Three days before the first of September, Hermione’s head appears in the fireplace.

Granger wants to talk to you about something,” Malfoy says, prodding Harry to answer the Floo-call.

“Hullo Harry,” Hermione says over the whoosh of the floo. “The Weasleys are having a family dinner tomorrow night at the Burrow. Come and have supper. We haven’t seen you in a few weeks.”

Harry nods and says he’ll come. Behind him, he can hear Malfoy grumbling already, but he doesn’t really listen too closely.

He orders a Portkey for Friday afternoon, but Tomkins in the Department of Magical Transportation can’t get one any closer than a field a few miles off. “That’s all right,” Harry says, “we can walk the rest of the way.”

“Walk?” Malfoy spits, after they portkey into a raining field, sopping with mud puddles and deep trenches between furrows, filled with cold water. “Walk?” He flicks his wand and Harry’s wristwatch falls off. Malfoy catches it like a Snitch and transfigures it into a large, black umbrella that their children all huddle under.

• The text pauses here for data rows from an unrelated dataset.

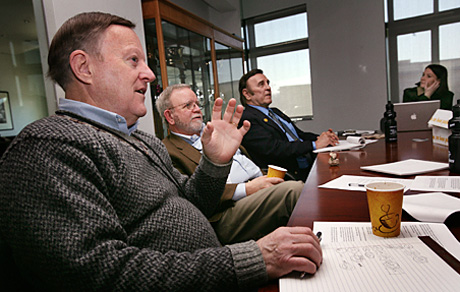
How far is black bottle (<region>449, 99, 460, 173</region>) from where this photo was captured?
3.51ft

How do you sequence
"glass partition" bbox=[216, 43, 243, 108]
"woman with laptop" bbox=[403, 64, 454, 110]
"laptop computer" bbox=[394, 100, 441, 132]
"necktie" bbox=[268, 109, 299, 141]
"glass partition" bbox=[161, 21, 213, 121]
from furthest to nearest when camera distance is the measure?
"glass partition" bbox=[216, 43, 243, 108] < "woman with laptop" bbox=[403, 64, 454, 110] < "glass partition" bbox=[161, 21, 213, 121] < "necktie" bbox=[268, 109, 299, 141] < "laptop computer" bbox=[394, 100, 441, 132]

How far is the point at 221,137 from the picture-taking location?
3.56 feet

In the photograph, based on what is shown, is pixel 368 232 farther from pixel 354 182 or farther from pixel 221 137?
pixel 221 137

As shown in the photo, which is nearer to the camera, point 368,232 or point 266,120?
point 368,232

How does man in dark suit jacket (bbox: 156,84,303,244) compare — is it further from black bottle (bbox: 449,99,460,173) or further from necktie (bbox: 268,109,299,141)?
necktie (bbox: 268,109,299,141)

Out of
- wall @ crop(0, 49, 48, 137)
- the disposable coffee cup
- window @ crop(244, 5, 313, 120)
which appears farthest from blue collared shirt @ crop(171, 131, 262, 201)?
window @ crop(244, 5, 313, 120)

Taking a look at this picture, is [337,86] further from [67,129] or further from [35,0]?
[67,129]

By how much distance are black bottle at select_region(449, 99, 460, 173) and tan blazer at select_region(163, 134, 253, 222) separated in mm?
922

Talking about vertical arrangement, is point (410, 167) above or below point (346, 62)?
below

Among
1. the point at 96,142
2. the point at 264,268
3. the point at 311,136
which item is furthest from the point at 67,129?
the point at 311,136

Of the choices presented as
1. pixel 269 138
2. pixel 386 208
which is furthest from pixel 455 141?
pixel 269 138

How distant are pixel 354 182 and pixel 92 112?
924mm

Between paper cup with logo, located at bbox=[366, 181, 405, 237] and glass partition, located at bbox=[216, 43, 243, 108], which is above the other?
glass partition, located at bbox=[216, 43, 243, 108]

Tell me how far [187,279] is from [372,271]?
1.15 ft
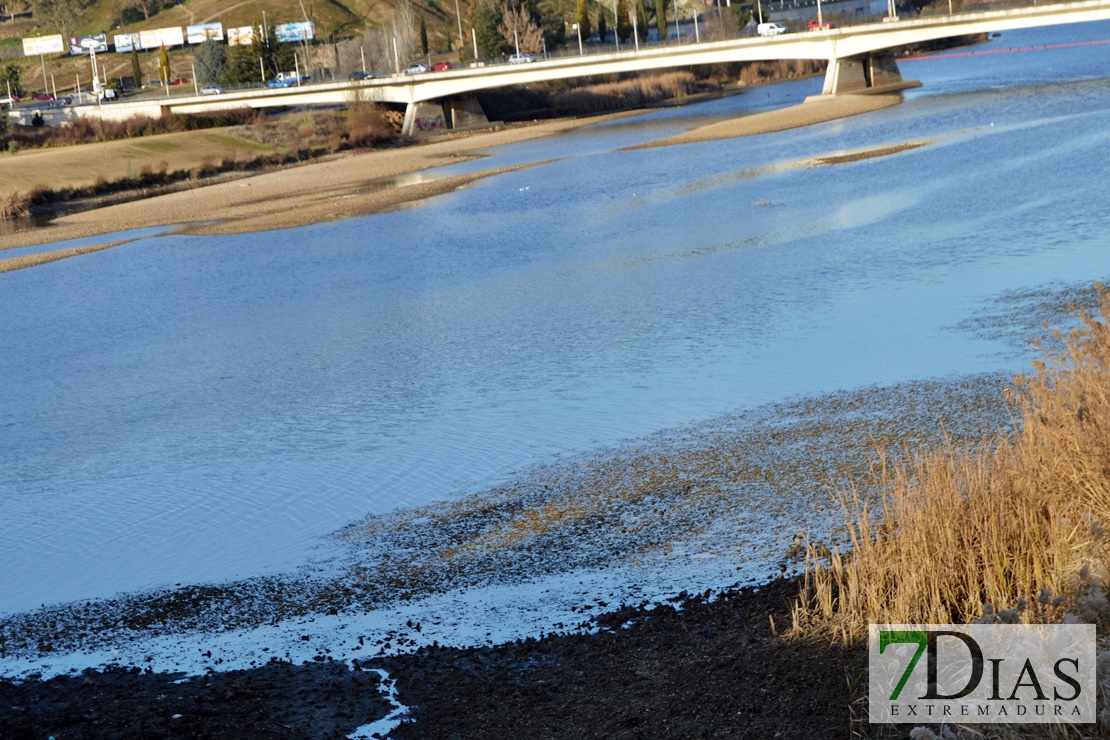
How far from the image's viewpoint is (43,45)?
138 meters

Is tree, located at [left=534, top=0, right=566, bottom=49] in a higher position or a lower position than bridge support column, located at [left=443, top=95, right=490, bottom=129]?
higher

Harry ducks his head under, but the rest of him doesn’t fit. His back grows damp with the drizzling rain and his shoes squelch in the mud. They walk aways until Harry recognizes a hillcrest and says, “It’s not too far from here.”

Beside him, Malfoy rolls his eyes.

“We didn’t we just Apparate?” Abraxas complains.

“Too much effort,” Harry says.

“Like this isn’t effort enough,” Malfoy mutters.

Harry rolls his eyes again.

The landscape has changed little since Harry was last here- the trees are a little taller, a big, wide oak has a split down its trunk and the hill seems smaller, but the fields and the small houses dotting the world remain the same. He walks on, before veering left onto a little muddy pathway through some scrubby bushes. “This way’s shorter,” he tells them.

“My robes are filthy,” Malfoy grumbles.

“Mine too,” Viola whines. “If I’d known you’d make us walk through the mud, Dad, I would have worn my jeans.”

“It’s not far,” Harry assures them. “Really.”

It has been a long time since he has walked this way. He knows the Burrow is close, just through this small copse of short bushes and tall oaks and elms, but when they reach an open hillside again, he doesn’t remember this way or this place at all.

Gravestones lie cluttered in clumps of twos and threes, spread across the hill, overturned and crooked, grass growing up the sides. They walk throw the widest row between graves, toward the field where Harry can see the main chimney of the Burrow sticking up into the grey sky.

“What a lovely walk we’re having,” Malfoy drawls, sarcastic and condescending. “A pleasant day and a pleasant stroll through a graveyard.”

Harry feels someone reach out and clutch his hand with a small, sweaty palm. He glances down at James, who walks close to him.